[Rows from a spatial reasoning dataset]
◇ ◇ ◇ ◇ ◇ ◇ ◇

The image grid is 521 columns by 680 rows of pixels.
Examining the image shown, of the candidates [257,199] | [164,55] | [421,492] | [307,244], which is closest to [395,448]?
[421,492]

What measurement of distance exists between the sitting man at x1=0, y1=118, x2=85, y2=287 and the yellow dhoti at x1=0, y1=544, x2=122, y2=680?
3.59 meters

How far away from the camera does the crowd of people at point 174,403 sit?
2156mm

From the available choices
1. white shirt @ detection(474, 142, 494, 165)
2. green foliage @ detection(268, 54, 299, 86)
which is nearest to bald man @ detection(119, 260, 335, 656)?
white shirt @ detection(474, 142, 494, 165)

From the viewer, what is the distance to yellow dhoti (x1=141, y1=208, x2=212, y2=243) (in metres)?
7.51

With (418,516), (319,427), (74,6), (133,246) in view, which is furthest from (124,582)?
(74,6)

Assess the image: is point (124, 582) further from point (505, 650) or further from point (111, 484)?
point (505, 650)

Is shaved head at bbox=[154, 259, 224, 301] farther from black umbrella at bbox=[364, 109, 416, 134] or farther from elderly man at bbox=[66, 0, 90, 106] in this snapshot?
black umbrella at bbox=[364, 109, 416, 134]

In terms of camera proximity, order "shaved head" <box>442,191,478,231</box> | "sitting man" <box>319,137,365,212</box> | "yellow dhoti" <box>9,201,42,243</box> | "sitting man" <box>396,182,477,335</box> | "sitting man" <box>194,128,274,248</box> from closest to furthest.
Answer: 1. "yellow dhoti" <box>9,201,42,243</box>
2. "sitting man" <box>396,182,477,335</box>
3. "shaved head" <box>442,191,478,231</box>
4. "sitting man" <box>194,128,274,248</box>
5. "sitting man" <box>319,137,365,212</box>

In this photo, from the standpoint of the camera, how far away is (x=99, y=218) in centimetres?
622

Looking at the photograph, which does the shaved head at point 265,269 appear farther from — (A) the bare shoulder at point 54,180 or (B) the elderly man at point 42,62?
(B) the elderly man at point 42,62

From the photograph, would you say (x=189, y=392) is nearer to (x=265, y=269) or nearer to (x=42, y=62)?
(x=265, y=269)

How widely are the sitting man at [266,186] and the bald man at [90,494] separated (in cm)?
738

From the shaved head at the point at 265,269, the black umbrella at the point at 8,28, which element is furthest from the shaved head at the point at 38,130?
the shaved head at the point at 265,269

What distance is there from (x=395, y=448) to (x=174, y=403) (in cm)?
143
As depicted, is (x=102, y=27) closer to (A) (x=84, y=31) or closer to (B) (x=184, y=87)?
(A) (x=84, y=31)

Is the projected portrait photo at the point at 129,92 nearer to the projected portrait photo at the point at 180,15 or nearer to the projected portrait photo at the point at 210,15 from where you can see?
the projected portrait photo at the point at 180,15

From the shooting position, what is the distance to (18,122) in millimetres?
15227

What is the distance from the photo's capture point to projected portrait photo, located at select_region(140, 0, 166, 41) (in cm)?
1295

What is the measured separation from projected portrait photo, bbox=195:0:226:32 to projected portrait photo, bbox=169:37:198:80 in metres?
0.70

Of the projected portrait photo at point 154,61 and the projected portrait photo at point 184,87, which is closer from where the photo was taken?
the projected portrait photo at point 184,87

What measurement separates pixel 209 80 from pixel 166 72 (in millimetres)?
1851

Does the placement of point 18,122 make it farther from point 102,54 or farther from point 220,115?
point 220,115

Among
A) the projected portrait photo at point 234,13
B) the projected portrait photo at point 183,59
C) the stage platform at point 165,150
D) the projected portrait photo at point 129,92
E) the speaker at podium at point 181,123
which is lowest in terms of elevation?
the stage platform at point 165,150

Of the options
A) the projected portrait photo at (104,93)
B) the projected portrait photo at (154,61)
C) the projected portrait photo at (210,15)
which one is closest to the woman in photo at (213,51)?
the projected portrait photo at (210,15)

◇ ◇ ◇ ◇ ◇ ◇ ◇

DIRECTIVE: Switch "bald man" to "seated man" everywhere in the data and write all of it out again, leaving everything else unchanged.

OUTPUT FOR THIS EXERCISE:
The image grid is 521 columns by 680 rows of pixels.
Examining the image shown, of the candidates [257,199] | [164,55] | [421,492] | [307,244], which is closest to [395,448]?
[421,492]

What measurement of distance exists between the sitting man at x1=0, y1=118, x2=85, y2=287 and the yellow dhoti at x1=0, y1=544, x2=122, y2=680?
3.59 meters

How far away from the camera does the crowd of people at point 174,403 sit?
2156mm

From the available choices
1. white shirt @ detection(474, 142, 494, 165)
2. green foliage @ detection(268, 54, 299, 86)
which is nearest to seated man @ detection(119, 260, 335, 656)?
white shirt @ detection(474, 142, 494, 165)

From the viewer, what is the distance to yellow dhoti (x1=141, y1=208, x2=212, y2=243) (in metres)?
7.51

With (418,516), (319,427), (74,6), (133,246) in view, which is furthest from (124,582)?
(74,6)

Assess the image: is point (124, 582) further from point (505, 650) or further from point (111, 484)?
point (505, 650)

Is shaved head at bbox=[154, 259, 224, 301] farther from black umbrella at bbox=[364, 109, 416, 134] or farther from elderly man at bbox=[66, 0, 90, 106] in this snapshot?
black umbrella at bbox=[364, 109, 416, 134]

In terms of camera proximity, order "shaved head" <box>442,191,478,231</box> | "sitting man" <box>319,137,365,212</box> | "yellow dhoti" <box>9,201,42,243</box> | "sitting man" <box>396,182,477,335</box> | "sitting man" <box>194,128,274,248</box> from closest to furthest.
Answer: 1. "yellow dhoti" <box>9,201,42,243</box>
2. "sitting man" <box>396,182,477,335</box>
3. "shaved head" <box>442,191,478,231</box>
4. "sitting man" <box>194,128,274,248</box>
5. "sitting man" <box>319,137,365,212</box>

In this photo, from the standpoint of the camera, how far away is (x=99, y=218) in centimetres?
622

Looking at the photograph, which does the shaved head at point 265,269 appear farther from — (A) the bare shoulder at point 54,180 or (B) the elderly man at point 42,62?
(B) the elderly man at point 42,62

From the photograph, would you say (x=189, y=392) is nearer to (x=265, y=269) or nearer to (x=42, y=62)?
(x=265, y=269)

How widely are the sitting man at [266,186] and the seated man at [90,494] separated (in cm)?
738

From the shaved head at the point at 265,269, the black umbrella at the point at 8,28, which element is furthest from the shaved head at the point at 38,130?
the shaved head at the point at 265,269

What distance is there from (x=395, y=448) to (x=174, y=403) (in cm)?
143
As depicted, is (x=102, y=27) closer to (A) (x=84, y=31) or closer to (B) (x=184, y=87)?
(A) (x=84, y=31)

Is the projected portrait photo at the point at 129,92 nearer to the projected portrait photo at the point at 180,15 or nearer to the projected portrait photo at the point at 210,15 from where you can see?
the projected portrait photo at the point at 180,15

From the shooting position, what is the distance to (18,122) in millimetres?
15227

What is the distance from the photo's capture point to projected portrait photo, located at select_region(140, 0, 166, 41) (in cm)?
1295

What is the measured separation from projected portrait photo, bbox=195:0:226:32 to projected portrait photo, bbox=169:37:198:80 in metres?
0.70

Of the projected portrait photo at point 154,61 and the projected portrait photo at point 184,87, which is closer from where the photo was taken?
the projected portrait photo at point 184,87

What measurement separates pixel 209 80 from pixel 166 72 (in millimetres)?
1851

Does the placement of point 18,122 make it farther from point 102,54 or farther from point 220,115?
point 220,115

Among
A) the projected portrait photo at point 234,13
B) the projected portrait photo at point 183,59
C) the stage platform at point 165,150
D) the projected portrait photo at point 129,92
E) the speaker at podium at point 181,123
which is lowest in terms of elevation?
the stage platform at point 165,150

Of the options
A) the projected portrait photo at (104,93)
B) the projected portrait photo at (154,61)
C) the projected portrait photo at (210,15)
which one is closest to the woman in photo at (213,51)?
the projected portrait photo at (210,15)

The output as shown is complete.